La oportunidad del banco malo

Mientras el gobierno construye el “banco malo”, la bomba de relojería que son los desahucios por impago de hipotecas ha estallado. En lo que se constituye una entidad que se denominará SAREB y que protagonizará el próximo capítulo de esta estafa que algunos llaman crisis, la sociedad civil ha plantado cara a la banca, y como suele pasar la casta política no ha sabido estar a la altura.

El “banco malo”, que es cualquier cosa menos un banco, podría ser, sin embargo, una oportunidad para hacer política económica de verdad, precisamente ayudando a quienes ahora están sufriendo un nuevo expolio a cargo de los bancos realmente malos.
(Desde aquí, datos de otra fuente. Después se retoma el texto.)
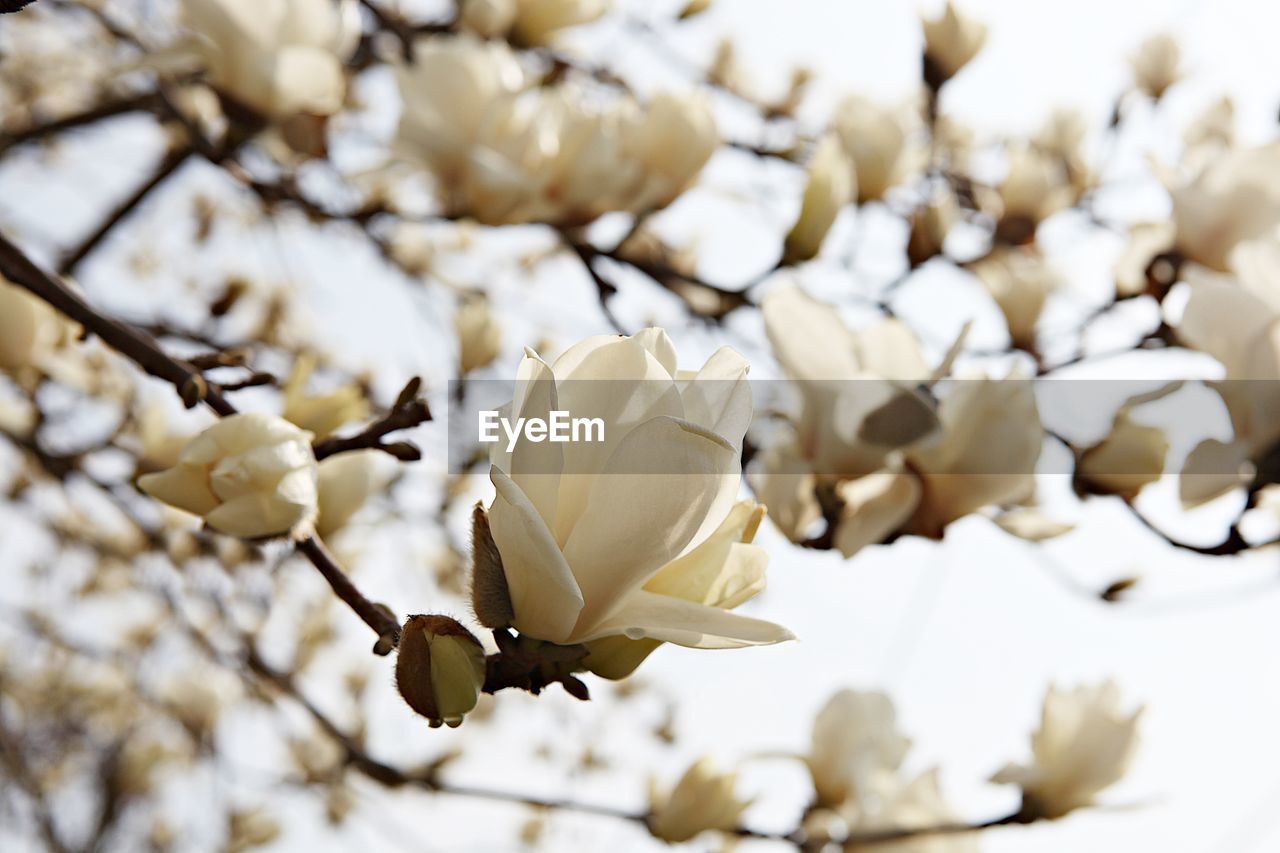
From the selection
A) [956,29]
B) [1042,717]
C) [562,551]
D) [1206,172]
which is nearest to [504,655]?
[562,551]

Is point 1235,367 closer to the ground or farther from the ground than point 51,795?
farther from the ground

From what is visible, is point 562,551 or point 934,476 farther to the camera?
point 934,476

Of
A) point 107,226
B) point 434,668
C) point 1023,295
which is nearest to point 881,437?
point 434,668

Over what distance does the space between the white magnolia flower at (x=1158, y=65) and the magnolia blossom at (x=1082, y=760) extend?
1114 millimetres

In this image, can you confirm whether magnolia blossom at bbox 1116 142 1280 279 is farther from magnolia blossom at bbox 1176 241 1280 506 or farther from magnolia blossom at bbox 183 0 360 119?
magnolia blossom at bbox 183 0 360 119

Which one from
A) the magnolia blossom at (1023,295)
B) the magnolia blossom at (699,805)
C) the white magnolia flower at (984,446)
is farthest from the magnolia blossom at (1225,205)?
the magnolia blossom at (699,805)

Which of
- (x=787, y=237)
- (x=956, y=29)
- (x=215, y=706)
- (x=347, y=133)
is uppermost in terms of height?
(x=956, y=29)

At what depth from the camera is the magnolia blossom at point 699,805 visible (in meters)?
0.69

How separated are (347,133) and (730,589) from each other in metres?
1.40

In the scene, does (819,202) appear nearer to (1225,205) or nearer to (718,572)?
(1225,205)

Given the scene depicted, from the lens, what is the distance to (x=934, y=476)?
53 centimetres

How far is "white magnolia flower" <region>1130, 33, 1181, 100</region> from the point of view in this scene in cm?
135

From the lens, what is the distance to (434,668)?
0.31 meters

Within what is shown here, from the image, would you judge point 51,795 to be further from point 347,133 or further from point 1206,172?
point 1206,172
Llegados a este punto, se podría alegar que no es posible que un instrumento de socialización de pérdidas sirva para lo contrario, y desde luego tal y como lo ha concebido el señor ministro de economía es verdad. Pero es que otra política es posible.

¿Quien necesita un rescate? Vista la evolución del país, las cifras de desahucios y las malas prácticas generalizadas en el sector financiero, quienes necesitan un rescate son los ciudadanos, sin duda. Los bancos ya gozan de todo el apoyo, y ahora gracias a SAREB van a poder recuperar las consecuencias de la masiva “dación en pago” que han efectuado. A lo largo de estos cuatro años, las entidades financieras han admitido que los promotores inmobiliarios insolventes entreguen sus inmuebles en compensación por las deudas, cosa que los ciudadanos no hemos conseguido. ¡Y ahora tenemos que ayudar a los bancos!
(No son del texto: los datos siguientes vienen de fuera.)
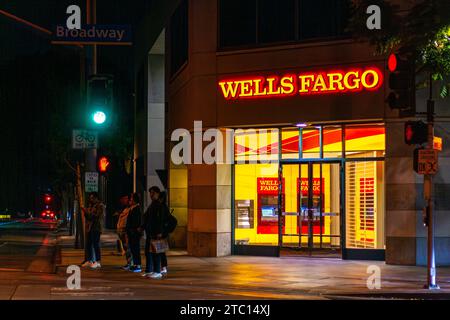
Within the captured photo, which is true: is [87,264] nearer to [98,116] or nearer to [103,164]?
[103,164]

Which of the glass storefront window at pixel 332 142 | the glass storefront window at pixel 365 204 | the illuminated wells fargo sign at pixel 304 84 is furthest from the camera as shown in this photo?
Answer: the glass storefront window at pixel 332 142

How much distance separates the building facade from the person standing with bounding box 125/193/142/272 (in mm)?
4428

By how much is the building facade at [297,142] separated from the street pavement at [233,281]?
0.95 m

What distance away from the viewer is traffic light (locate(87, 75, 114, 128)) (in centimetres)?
1905

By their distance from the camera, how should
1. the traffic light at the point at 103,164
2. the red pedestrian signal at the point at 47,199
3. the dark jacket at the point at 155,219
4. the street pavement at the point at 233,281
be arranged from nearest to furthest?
the street pavement at the point at 233,281 < the dark jacket at the point at 155,219 < the traffic light at the point at 103,164 < the red pedestrian signal at the point at 47,199

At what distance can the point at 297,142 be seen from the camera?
2177 centimetres

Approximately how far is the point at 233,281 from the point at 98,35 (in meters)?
7.38

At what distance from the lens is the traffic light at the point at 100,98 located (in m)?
19.0

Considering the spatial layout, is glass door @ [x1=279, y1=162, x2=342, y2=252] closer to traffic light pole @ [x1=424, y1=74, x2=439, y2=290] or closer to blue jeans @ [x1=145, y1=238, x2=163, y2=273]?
blue jeans @ [x1=145, y1=238, x2=163, y2=273]

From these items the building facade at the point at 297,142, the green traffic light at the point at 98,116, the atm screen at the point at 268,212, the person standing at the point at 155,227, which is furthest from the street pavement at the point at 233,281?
the green traffic light at the point at 98,116

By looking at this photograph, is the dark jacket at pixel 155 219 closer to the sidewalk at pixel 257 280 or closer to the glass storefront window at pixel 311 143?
the sidewalk at pixel 257 280

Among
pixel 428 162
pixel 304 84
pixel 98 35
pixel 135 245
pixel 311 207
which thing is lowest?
pixel 135 245

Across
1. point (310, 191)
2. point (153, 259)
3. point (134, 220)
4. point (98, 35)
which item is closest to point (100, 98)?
point (98, 35)
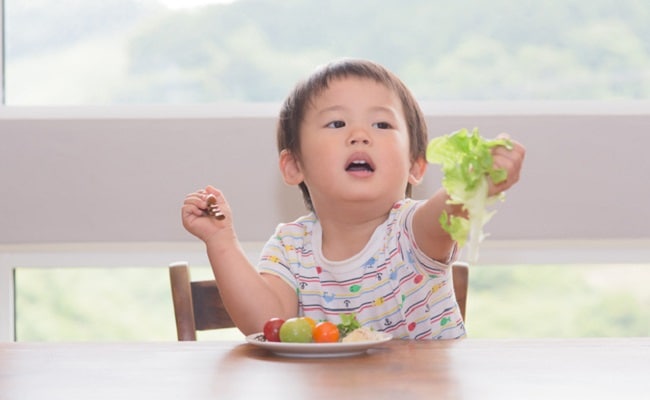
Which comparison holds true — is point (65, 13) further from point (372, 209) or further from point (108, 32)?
point (372, 209)

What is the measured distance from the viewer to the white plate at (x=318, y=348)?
100cm

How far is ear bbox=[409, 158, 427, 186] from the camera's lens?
64.9 inches

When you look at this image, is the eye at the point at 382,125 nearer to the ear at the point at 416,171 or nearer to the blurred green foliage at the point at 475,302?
the ear at the point at 416,171

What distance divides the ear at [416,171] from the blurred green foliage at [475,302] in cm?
83

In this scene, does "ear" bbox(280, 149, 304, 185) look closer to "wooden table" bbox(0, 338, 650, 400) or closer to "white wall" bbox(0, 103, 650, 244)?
"white wall" bbox(0, 103, 650, 244)

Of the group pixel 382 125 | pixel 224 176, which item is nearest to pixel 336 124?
pixel 382 125

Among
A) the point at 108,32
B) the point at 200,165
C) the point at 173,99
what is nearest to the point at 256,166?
the point at 200,165

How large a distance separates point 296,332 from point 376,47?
4.79ft

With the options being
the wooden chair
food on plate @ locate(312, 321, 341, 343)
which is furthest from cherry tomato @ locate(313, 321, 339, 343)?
the wooden chair

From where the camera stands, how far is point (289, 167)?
1.71 meters

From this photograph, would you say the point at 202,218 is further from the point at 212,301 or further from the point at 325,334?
the point at 325,334

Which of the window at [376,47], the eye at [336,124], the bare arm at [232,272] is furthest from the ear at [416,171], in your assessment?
the window at [376,47]

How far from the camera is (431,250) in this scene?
135 centimetres

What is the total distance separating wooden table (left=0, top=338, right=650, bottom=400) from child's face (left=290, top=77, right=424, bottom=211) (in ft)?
1.41
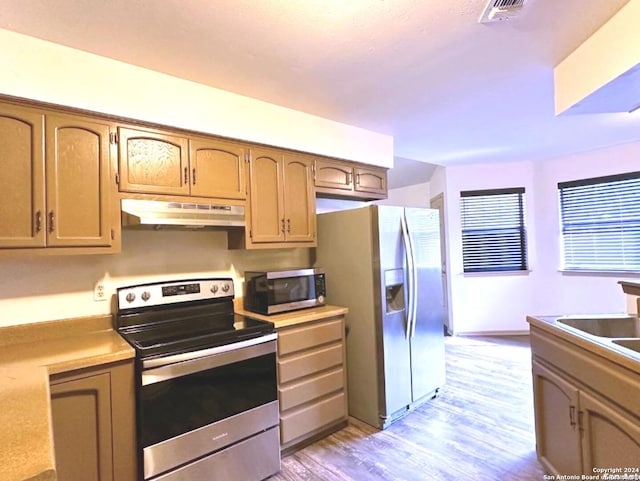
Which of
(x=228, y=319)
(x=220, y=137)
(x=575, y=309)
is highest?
(x=220, y=137)

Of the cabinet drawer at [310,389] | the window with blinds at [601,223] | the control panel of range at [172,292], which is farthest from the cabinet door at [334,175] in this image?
the window with blinds at [601,223]

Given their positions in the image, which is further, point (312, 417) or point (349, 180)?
point (349, 180)

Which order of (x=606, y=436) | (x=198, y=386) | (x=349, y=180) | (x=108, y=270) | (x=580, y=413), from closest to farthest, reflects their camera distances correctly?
(x=606, y=436) → (x=580, y=413) → (x=198, y=386) → (x=108, y=270) → (x=349, y=180)

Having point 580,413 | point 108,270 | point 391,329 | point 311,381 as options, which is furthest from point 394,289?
point 108,270

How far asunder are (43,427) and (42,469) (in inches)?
9.6

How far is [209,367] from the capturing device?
1.86m

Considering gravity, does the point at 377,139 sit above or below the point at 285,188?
above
El gobierno, ante la gravedad de la situación, ha intentado un tímido arreglo tan de mínimos que no sirve ni como paliativo. Y el PSOE se enfrenta al descrédito de no haber hecho nada cuando se podía haber evitado un desastre claramente previsible. Hay que ir más allá de paños calientes, que llegan tarde y no solucionan la cuestión.
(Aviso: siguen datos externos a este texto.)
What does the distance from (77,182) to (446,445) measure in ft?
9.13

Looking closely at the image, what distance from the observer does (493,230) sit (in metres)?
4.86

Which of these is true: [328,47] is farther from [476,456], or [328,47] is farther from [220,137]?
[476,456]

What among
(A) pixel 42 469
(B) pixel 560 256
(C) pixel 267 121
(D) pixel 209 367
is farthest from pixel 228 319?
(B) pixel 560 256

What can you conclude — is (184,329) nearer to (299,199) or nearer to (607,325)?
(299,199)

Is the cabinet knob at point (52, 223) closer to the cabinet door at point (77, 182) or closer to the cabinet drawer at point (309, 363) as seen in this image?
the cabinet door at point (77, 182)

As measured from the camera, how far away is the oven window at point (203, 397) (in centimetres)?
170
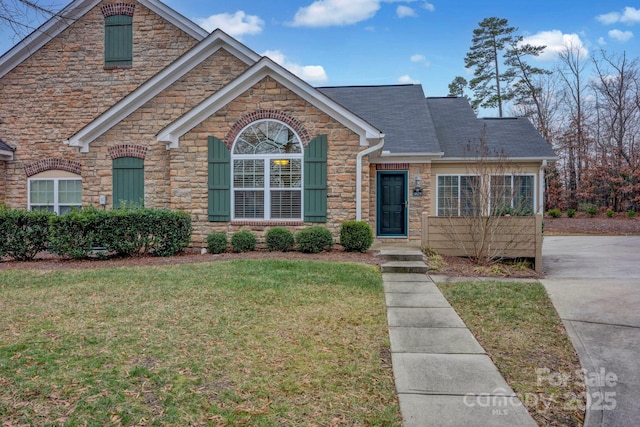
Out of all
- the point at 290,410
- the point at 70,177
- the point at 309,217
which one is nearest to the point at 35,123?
the point at 70,177

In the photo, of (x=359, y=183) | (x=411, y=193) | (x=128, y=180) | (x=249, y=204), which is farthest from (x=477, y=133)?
(x=128, y=180)

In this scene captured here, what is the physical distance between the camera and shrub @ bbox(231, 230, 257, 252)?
998 cm

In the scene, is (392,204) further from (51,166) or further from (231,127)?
(51,166)

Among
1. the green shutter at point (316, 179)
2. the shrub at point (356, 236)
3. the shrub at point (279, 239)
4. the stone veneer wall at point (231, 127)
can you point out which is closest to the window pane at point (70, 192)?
the stone veneer wall at point (231, 127)

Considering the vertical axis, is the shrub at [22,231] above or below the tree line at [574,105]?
below

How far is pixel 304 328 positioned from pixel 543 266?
22.2 ft

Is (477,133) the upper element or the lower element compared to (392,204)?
upper

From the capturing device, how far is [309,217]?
33.7 feet

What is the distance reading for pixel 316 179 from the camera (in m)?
10.2

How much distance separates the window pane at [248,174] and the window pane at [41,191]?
6.55 meters

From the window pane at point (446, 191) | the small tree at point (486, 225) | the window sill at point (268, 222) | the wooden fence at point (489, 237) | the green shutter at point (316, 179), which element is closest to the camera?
the wooden fence at point (489, 237)

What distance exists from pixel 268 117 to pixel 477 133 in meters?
8.08

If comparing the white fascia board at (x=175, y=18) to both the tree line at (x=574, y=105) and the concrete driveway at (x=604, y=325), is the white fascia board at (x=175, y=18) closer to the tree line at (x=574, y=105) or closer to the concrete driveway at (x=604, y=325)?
the concrete driveway at (x=604, y=325)

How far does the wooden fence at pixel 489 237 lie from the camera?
842cm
Una opción de rescate a los ciudadanos sería liberar a cargo del SAREB la carga hipotecaria de las viviendas principales de todas aquellas familias de ingresos medios y bajos. Podría instrumentarse como una pérdida obligada a transferir al “banco malo”, al igual que una promoción inmobiliaria. De esta forma, se atenuaría la presión sobre las clases sociales que de hecho están siendo más castigadas. Sería una inyección directa sobre la capacidad de consumo y la renta disponible de las familias, que obviamente redundaría en una cierta recuperación del consumo. En un arranque de generosidad inteligente, podría extenderse la medida a un porcentaje (pongamos el 50%) de la carga hipotecaria de la vivienda principal de cualquier familia que haya perdido más de un 30% de renta como consecuencia del desempleo de algún miembro. Esto seguramente forzaría a muchas entidades a ser más receptivas con las propuestas negociadoras de sus clientes, y de nuevo liberaría recursos hacia el consumo.

Algún crítico me dirá que las deudas se pagan, y esto es tanto como invitar al impago, y es verdad, pero por una parte, los bancos son los que han sentado el precedente, dando barra libre a los promotores inmobiliarios, y ahora aludiendo el coste de sus errores por la vía de la socialización, y por otra es más importante reactivar la maltrecha economía nacional, y esta vía es rápida y barata, y sobre todo pondrá freno a los desahucios.